Crónica de un hospital marginal

Funciona hace 50 años en Budge, a cuadras del Riachuelo. Buena parte de sus profesionales son residentes y recién egresados, porque pocos quieren hacer carrera allí. Hay veces que la falta de insumo es tal que la situación lleva a los médicos a recurrir al trueque: cambian agujas por agua oxigenada con otros centros de salud. Está bajo la órbita municipal pero, por orden judicial, debe pasar a la Provincia.

Pablo Tallón

Lomas de Zamora, agosto 27 (AUNO).- El olor a desinfectante es el mismo que en todo centro de salud. Penetrante al principio, pero el olfato se acostumbra a los pocos minutos. El blanco de los azulejos contrasta con el barro oscuro que brota por las rajaduras y los huecos del asfalto. El “silencio de hospital” se quiebra con el chirrido de una silla de ruedas que lleva a una embarazada rumbo a la sala de partos. “¡¿Justo hoy tenía que nacer?!”, grita la mujer ante la curiosa mirada de quienes aguardan que les saquen sangre para un análisis. El enfermero que traslada a la parturienta, tal vez por años de experiencia, encuentra en ese momento (desesperante para el resto) un instante lúdico: a medida que avanza con la mujer, desliza sus zapatos, como un niño que patina mientras maneja un chango en el supermercado.

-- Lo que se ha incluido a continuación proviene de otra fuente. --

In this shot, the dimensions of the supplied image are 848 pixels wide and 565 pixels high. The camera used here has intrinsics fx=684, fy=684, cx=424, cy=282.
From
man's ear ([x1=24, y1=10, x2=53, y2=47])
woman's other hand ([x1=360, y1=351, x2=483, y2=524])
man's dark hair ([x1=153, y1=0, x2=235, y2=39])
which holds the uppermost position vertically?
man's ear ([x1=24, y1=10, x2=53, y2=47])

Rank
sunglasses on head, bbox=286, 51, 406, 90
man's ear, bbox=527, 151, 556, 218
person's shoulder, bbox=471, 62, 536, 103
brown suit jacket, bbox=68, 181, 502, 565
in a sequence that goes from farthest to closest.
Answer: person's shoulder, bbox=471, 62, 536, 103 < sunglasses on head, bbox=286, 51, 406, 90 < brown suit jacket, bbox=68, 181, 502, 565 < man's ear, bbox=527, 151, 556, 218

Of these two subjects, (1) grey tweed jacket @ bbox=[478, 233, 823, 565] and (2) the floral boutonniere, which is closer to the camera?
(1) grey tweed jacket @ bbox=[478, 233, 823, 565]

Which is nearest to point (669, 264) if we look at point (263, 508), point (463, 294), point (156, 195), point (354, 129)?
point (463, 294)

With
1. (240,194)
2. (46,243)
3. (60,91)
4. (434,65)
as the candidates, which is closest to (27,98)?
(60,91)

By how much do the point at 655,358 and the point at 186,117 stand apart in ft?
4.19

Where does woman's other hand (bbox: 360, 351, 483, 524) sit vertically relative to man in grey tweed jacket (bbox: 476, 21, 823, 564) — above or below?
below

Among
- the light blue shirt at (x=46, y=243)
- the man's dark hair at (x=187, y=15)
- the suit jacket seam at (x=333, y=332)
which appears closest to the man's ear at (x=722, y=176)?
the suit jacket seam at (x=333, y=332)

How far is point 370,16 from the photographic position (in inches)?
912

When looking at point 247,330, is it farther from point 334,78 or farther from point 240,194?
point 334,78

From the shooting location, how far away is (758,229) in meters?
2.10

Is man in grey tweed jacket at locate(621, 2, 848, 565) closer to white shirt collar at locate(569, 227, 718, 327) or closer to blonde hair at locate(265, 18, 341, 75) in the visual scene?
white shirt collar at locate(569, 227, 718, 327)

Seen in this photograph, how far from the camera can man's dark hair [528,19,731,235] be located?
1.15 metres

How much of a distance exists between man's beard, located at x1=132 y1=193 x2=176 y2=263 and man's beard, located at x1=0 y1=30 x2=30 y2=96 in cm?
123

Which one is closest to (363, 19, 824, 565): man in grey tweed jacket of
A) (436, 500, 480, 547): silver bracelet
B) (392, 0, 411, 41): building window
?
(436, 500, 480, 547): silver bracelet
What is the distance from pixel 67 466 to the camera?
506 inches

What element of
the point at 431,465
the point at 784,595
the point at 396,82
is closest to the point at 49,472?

El Hospital Materno-Infantil Oscar Alende, ubicado desde la década de 1960 en la esquina de Claudio de Alas y Azamor, en Ingeniero Budge, es el único hospital municipal de Lomas de Zamora. Concebido en sus orígenes bajo el nombre de “Ricardo Gutiérrez” y con el visto bueno del por entonces gobernador bonaerense, Oscar Alende, se encuentra en la zona más populosa y vulnerable del distrito, a escasos metros del Riachuelo y donde se encuentra la mayor parte de los 130 mil hogares lomenses que no poseen cloacas, según las estadísticas que arrojó el Censo 2010.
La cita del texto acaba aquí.